- _Given instruction_: Reproduce every one of the records below word for word, keeping each line unchanged.

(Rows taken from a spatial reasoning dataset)
---

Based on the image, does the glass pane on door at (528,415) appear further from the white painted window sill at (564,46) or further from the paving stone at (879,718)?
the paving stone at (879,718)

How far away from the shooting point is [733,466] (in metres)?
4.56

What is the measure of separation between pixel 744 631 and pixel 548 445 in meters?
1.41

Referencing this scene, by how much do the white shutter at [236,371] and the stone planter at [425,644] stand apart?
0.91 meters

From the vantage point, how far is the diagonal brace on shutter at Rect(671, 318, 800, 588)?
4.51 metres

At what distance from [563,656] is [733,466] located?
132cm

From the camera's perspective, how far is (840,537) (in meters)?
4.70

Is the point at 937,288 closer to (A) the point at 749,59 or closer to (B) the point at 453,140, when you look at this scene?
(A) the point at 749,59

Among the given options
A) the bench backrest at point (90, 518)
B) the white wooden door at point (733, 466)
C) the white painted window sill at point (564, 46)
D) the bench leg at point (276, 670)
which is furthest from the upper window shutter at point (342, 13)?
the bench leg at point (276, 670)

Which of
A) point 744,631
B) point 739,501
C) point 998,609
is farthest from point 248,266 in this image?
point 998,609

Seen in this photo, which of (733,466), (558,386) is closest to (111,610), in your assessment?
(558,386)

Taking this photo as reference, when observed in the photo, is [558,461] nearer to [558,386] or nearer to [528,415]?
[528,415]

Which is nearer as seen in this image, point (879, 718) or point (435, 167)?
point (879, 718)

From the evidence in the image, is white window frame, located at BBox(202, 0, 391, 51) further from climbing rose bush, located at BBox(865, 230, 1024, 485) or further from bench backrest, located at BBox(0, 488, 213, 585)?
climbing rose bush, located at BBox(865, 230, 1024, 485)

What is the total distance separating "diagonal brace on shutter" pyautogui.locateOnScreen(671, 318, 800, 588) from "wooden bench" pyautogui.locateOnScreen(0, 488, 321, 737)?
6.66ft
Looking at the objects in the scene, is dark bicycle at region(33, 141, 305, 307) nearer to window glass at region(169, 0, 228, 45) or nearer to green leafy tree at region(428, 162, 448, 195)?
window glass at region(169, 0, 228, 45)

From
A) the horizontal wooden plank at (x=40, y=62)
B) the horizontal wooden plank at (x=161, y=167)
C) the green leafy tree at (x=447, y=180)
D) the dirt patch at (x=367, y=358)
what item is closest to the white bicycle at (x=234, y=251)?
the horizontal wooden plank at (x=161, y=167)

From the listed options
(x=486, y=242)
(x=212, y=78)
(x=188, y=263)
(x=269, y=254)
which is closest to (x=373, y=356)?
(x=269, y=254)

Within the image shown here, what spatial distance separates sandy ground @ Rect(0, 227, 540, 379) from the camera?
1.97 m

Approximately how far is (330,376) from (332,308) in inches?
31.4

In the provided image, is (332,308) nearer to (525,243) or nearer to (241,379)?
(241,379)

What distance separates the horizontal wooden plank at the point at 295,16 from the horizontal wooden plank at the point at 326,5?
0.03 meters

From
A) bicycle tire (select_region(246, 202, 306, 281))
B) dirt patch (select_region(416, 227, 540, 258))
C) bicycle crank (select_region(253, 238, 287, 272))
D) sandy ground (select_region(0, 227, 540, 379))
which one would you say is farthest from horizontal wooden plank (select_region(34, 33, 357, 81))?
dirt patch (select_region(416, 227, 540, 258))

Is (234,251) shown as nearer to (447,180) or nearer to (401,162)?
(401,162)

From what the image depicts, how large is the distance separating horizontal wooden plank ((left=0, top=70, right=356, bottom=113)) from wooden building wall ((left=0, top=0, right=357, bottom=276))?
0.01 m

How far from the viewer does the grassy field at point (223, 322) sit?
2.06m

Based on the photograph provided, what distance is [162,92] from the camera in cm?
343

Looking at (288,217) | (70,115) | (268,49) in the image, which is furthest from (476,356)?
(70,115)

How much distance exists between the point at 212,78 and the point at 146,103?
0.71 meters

---

- _Task response_:
Based on the image, does the glass pane on door at (528,415) appear further from the white painted window sill at (564,46) or further from the paving stone at (879,718)?
the paving stone at (879,718)

How far away from the shooting point is [733,466] (in metres)?
4.56

What is the measure of separation between pixel 744 631 and pixel 548 445 in meters?
1.41

Referencing this scene, by how much do the white shutter at [236,371] and the stone planter at [425,644] stand apart?
0.91 meters

From the vantage point, how far is the diagonal brace on shutter at Rect(671, 318, 800, 588)?
4.51 metres

At what distance from [563,656] is [733,466] located?
132cm

From the camera's perspective, how far is (840,537) (in meters)?
4.70

Is the point at 937,288 closer to (A) the point at 749,59 or closer to (B) the point at 453,140, when you look at this scene?
(A) the point at 749,59

Among the given options
A) the bench backrest at point (90, 518)
B) the white wooden door at point (733, 466)
C) the white painted window sill at point (564, 46)
D) the bench leg at point (276, 670)
which is furthest from the upper window shutter at point (342, 13)?
the bench leg at point (276, 670)

Which of
A) point 744,631
B) point 739,501
C) point 998,609
is farthest from point 248,266 in this image?
point 998,609

Seen in this photo, which of (733,466), (558,386) is closest to (111,610), in your assessment?
(558,386)

Taking this photo as reference, when observed in the photo, is [558,461] nearer to [558,386] or nearer to [528,415]?
[528,415]

Which is nearer as seen in this image, point (879, 718) or point (435, 167)?
point (879, 718)

From the evidence in the image, is white window frame, located at BBox(202, 0, 391, 51) further from climbing rose bush, located at BBox(865, 230, 1024, 485) or further from bench backrest, located at BBox(0, 488, 213, 585)?
climbing rose bush, located at BBox(865, 230, 1024, 485)

What is the total distance separating "diagonal brace on shutter" pyautogui.locateOnScreen(671, 318, 800, 588) from "wooden bench" pyautogui.locateOnScreen(0, 488, 321, 737)?
6.66ft
Looking at the objects in the scene, is dark bicycle at region(33, 141, 305, 307) nearer to window glass at region(169, 0, 228, 45) or nearer to green leafy tree at region(428, 162, 448, 195)?
window glass at region(169, 0, 228, 45)

From
A) the horizontal wooden plank at (x=40, y=62)
B) the horizontal wooden plank at (x=161, y=167)
C) the green leafy tree at (x=447, y=180)
D) the dirt patch at (x=367, y=358)
what item is closest to the white bicycle at (x=234, y=251)?
the horizontal wooden plank at (x=161, y=167)

From the listed options
(x=486, y=242)
(x=212, y=78)
(x=188, y=263)
(x=269, y=254)
which is closest to (x=373, y=356)?
(x=269, y=254)

Within the image shown here, what spatial distance separates sandy ground @ Rect(0, 227, 540, 379) from the camera?
1.97 m

Approximately how far is (330,376) from (332,308) in inches?
31.4

In the provided image, is (332,308) nearer to (525,243) or nearer to (241,379)?
(241,379)

What distance separates the horizontal wooden plank at the point at 295,16 from the horizontal wooden plank at the point at 326,5?
0.03 meters

From
A) bicycle tire (select_region(246, 202, 306, 281))
B) dirt patch (select_region(416, 227, 540, 258))
C) bicycle crank (select_region(253, 238, 287, 272))
D) sandy ground (select_region(0, 227, 540, 379))
which one would you say is farthest from horizontal wooden plank (select_region(34, 33, 357, 81))?
dirt patch (select_region(416, 227, 540, 258))

Is (234,251) shown as nearer to (447,180) or nearer to (401,162)?
(401,162)

From what the image depicts, how large is the distance separating horizontal wooden plank ((left=0, top=70, right=356, bottom=113)) from wooden building wall ((left=0, top=0, right=357, bottom=276))?
0.01 m

How far from the viewer does the grassy field at point (223, 322) sit?
2.06m

Based on the photograph provided, what distance is [162,92] from the camera in cm?
343

Looking at (288,217) | (70,115) | (268,49) in the image, which is furthest from (476,356)?
(70,115)

How much distance exists between the point at 212,78 and the point at 146,103?
0.71 meters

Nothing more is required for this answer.